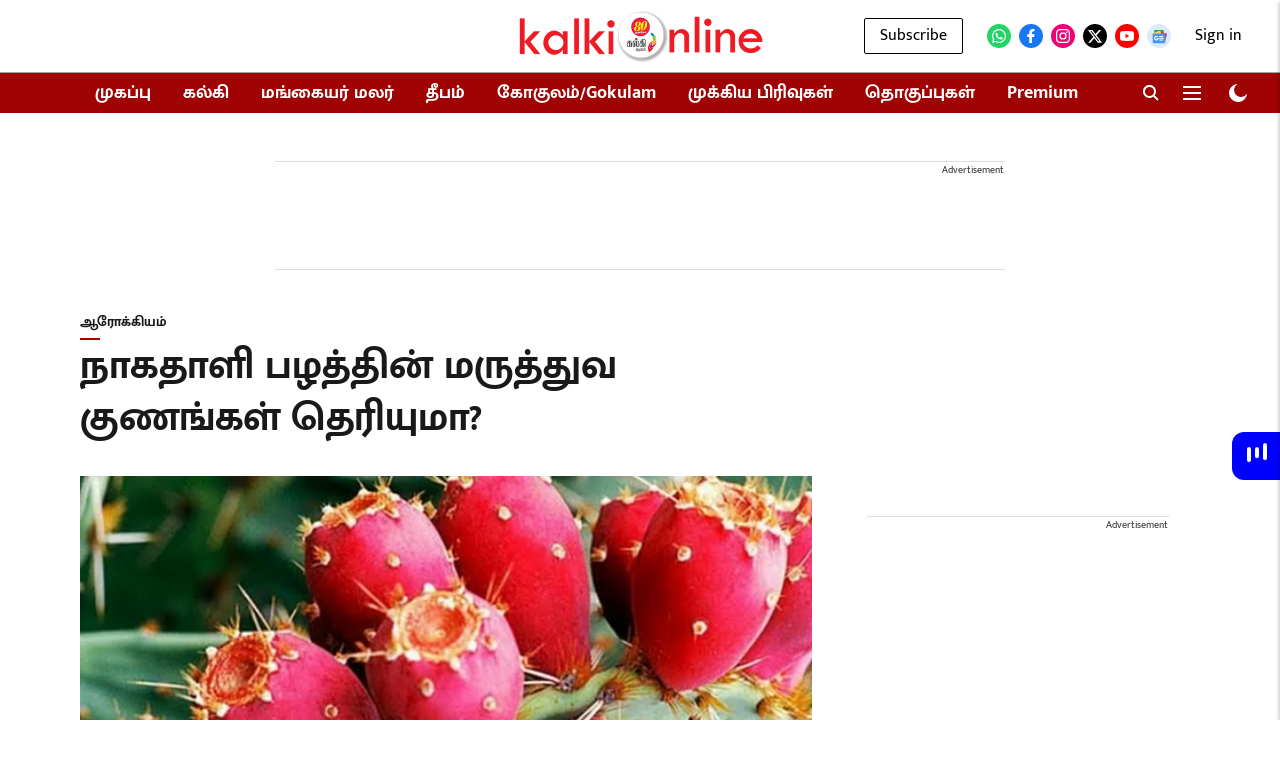

--- FILE ---
content_type: text/html; charset=utf-8
request_url: https://www.google.com/recaptcha/api2/aframe
body_size: 183
content:
<!DOCTYPE HTML><html><head><meta http-equiv="content-type" content="text/html; charset=UTF-8"></head><body><script nonce="8W_thfhH5dGnwbCROCjpDg">/** Anti-fraud and anti-abuse applications only. See google.com/recaptcha */ try{var clients={'sodar':'https://pagead2.googlesyndication.com/pagead/sodar?'};window.addEventListener("message",function(a){try{if(a.source===window.parent){var b=JSON.parse(a.data);var c=clients[b['id']];if(c){var d=document.createElement('img');d.src=c+b['params']+'&rc='+(localStorage.getItem("rc::a")?sessionStorage.getItem("rc::b"):"");window.document.body.appendChild(d);sessionStorage.setItem("rc::e",parseInt(sessionStorage.getItem("rc::e")||0)+1);localStorage.setItem("rc::h",'1768903646402');}}}catch(b){}});window.parent.postMessage("_grecaptcha_ready", "*");}catch(b){}</script></body></html>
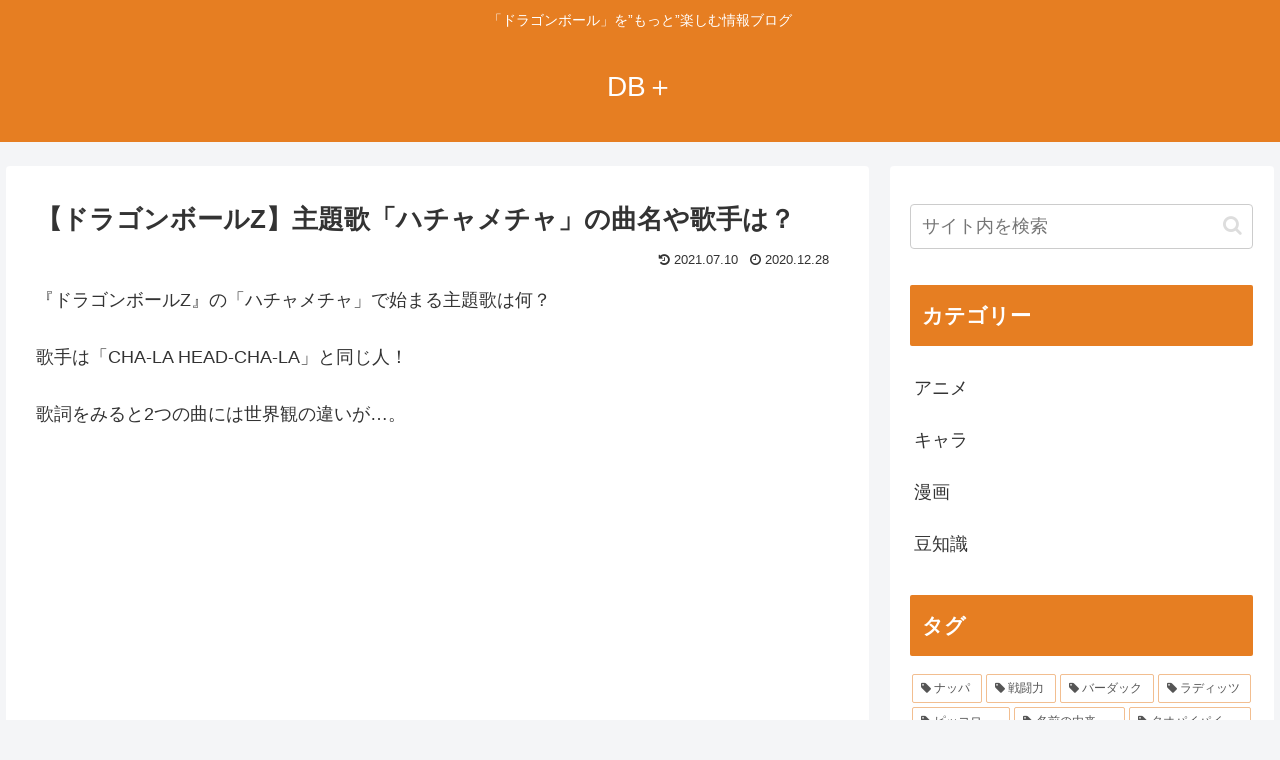

--- FILE ---
content_type: text/html; charset=utf-8
request_url: https://www.google.com/recaptcha/api2/aframe
body_size: 267
content:
<!DOCTYPE HTML><html><head><meta http-equiv="content-type" content="text/html; charset=UTF-8"></head><body><script nonce="_HOsbH6pJ_pCaRAGsHpKnA">/** Anti-fraud and anti-abuse applications only. See google.com/recaptcha */ try{var clients={'sodar':'https://pagead2.googlesyndication.com/pagead/sodar?'};window.addEventListener("message",function(a){try{if(a.source===window.parent){var b=JSON.parse(a.data);var c=clients[b['id']];if(c){var d=document.createElement('img');d.src=c+b['params']+'&rc='+(localStorage.getItem("rc::a")?sessionStorage.getItem("rc::b"):"");window.document.body.appendChild(d);sessionStorage.setItem("rc::e",parseInt(sessionStorage.getItem("rc::e")||0)+1);localStorage.setItem("rc::h",'1768675824032');}}}catch(b){}});window.parent.postMessage("_grecaptcha_ready", "*");}catch(b){}</script></body></html>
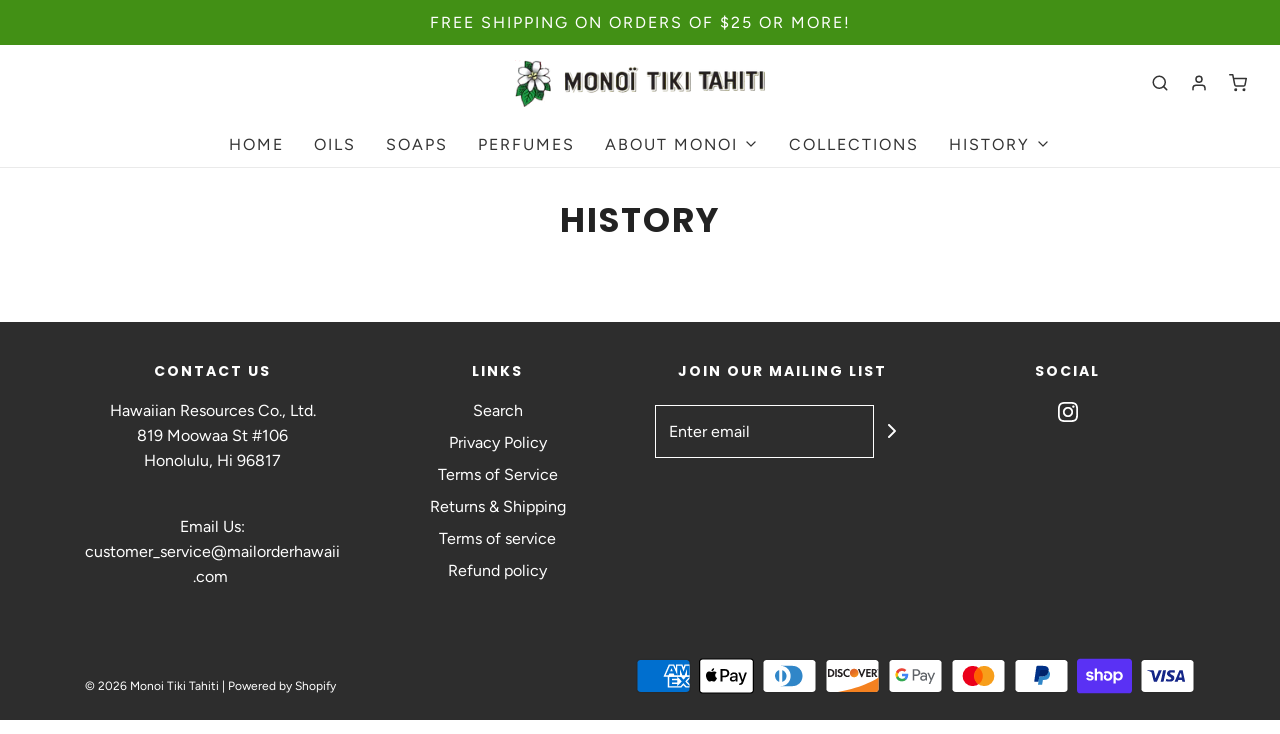

--- FILE ---
content_type: text/css
request_url: https://monoi.com/cdn/shop/t/2/assets/custom.css?v=60929843993882887651597256880
body_size: -693
content:
/*# sourceMappingURL=/cdn/shop/t/2/assets/custom.css.map?v=60929843993882887651597256880 */
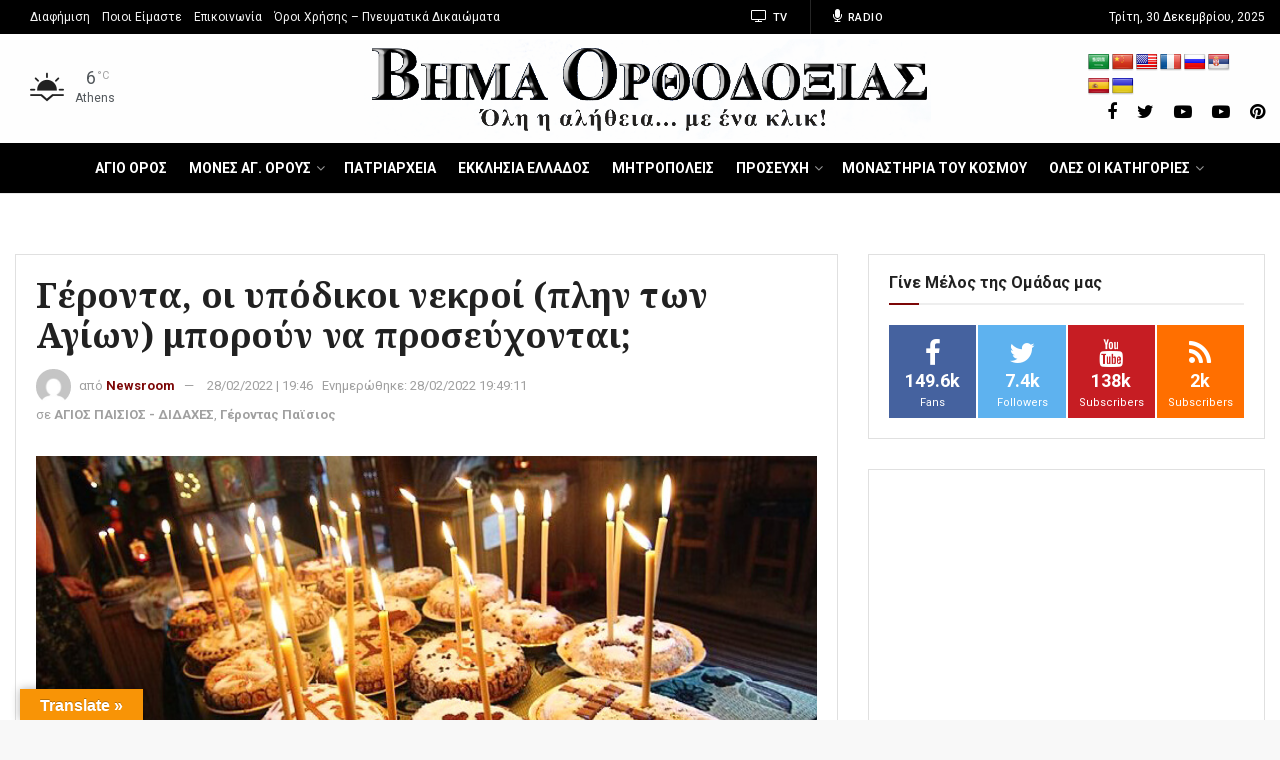

--- FILE ---
content_type: text/html; charset=utf-8
request_url: https://www.google.com/recaptcha/api2/aframe
body_size: 265
content:
<!DOCTYPE HTML><html><head><meta http-equiv="content-type" content="text/html; charset=UTF-8"></head><body><script nonce="J1t9iqMbfHgCnYR1CIMRzQ">/** Anti-fraud and anti-abuse applications only. See google.com/recaptcha */ try{var clients={'sodar':'https://pagead2.googlesyndication.com/pagead/sodar?'};window.addEventListener("message",function(a){try{if(a.source===window.parent){var b=JSON.parse(a.data);var c=clients[b['id']];if(c){var d=document.createElement('img');d.src=c+b['params']+'&rc='+(localStorage.getItem("rc::a")?sessionStorage.getItem("rc::b"):"");window.document.body.appendChild(d);sessionStorage.setItem("rc::e",parseInt(sessionStorage.getItem("rc::e")||0)+1);localStorage.setItem("rc::h",'1767755755877');}}}catch(b){}});window.parent.postMessage("_grecaptcha_ready", "*");}catch(b){}</script></body></html>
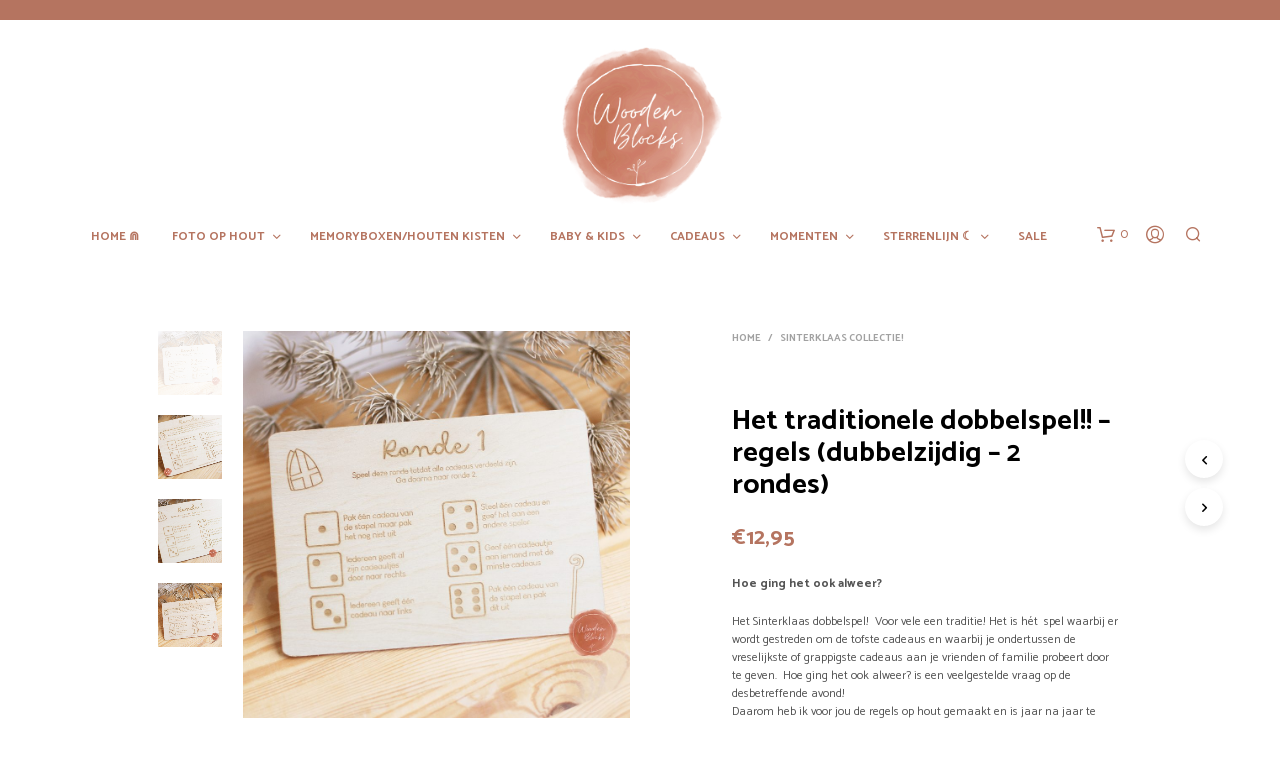

--- FILE ---
content_type: application/javascript
request_url: https://www.woodenblocks.eu/wp-content/plugins/bb_footer_builder//assets/js/script.js?ver=2.1
body_size: 657
content:
/**
 * footer-reveal.js
 * 
 * Licensed under the MIT license.
 * http://www.opensource.org/licenses/mit-license.php
 * 
 * Copyright 2014 Iain Andrew
 * https://github.com/IainAndrew
 */

(function($) {

  $.fn.footerReveal = function(options) {

    var $this = $(this),
        $prev = $this.prev(),
        $win = $(window),

        defaults = $.extend ({
          shadow : true,
          shadowOpacity: 0.8,
          zIndex : -100
        }, options ),

        settings = $.extend(true, {}, defaults, options);

    if ($this.outerHeight() <= $win.outerHeight() && $this.offset().top >= $win.outerHeight()) {
      $this.css({
        'z-index' : defaults.zIndex,
        position : 'fixed',
        bottom : 0
      });

      if (defaults.shadow) {
        $prev.css ({
          '-moz-box-shadow' : '0 20px 30px -20px rgba(0,0,0,' + defaults.shadowOpacity + ')',
          '-webkit-box-shadow' : '0 20px 30px -20px rgba(0,0,0,' + defaults.shadowOpacity +')',
          'box-shadow' : '0 20px 30px -20px rgba(0,0,0,' + defaults.shadowOpacity + ')'
        });
      }

      $win.on('load resize footerRevealResize', function() {
        $this.css({
          'width' : $prev.outerWidth()
        });
        $prev.css({
          'margin-bottom' : $this.outerHeight()
        });
      });
    }

    return this;

  };

}) (jQuery);

(function($) {
    'use strict';
    
    $(document).ready(function() {
        
        if($('.bb-footer-reveal').length > 0) {
            $('.bb-footer-reveal').footerReveal();        
            $(window).trigger('resize');
        }

        // Search
        $('.bbfb-btn-search').on('click', function(){
          var $target = $($(this).attr('href'));
          $target.addClass('bbfb-visible');
          return false;
        });
        $('.bbfb-search-close').on('click', function(){
          var $self = $( this );
          var $target = $self.closest('.bbfb-search-box');
          $target.removeClass('bbfb-visible');
          return false;
        });
        
    });

}(window.jQuery));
------------------------------------
▸ REQUIRED ACTION
Looking at the data above, say how many lines contain the word "target", with no added words.

▸ SOLUTION TO THE PROBLEM
4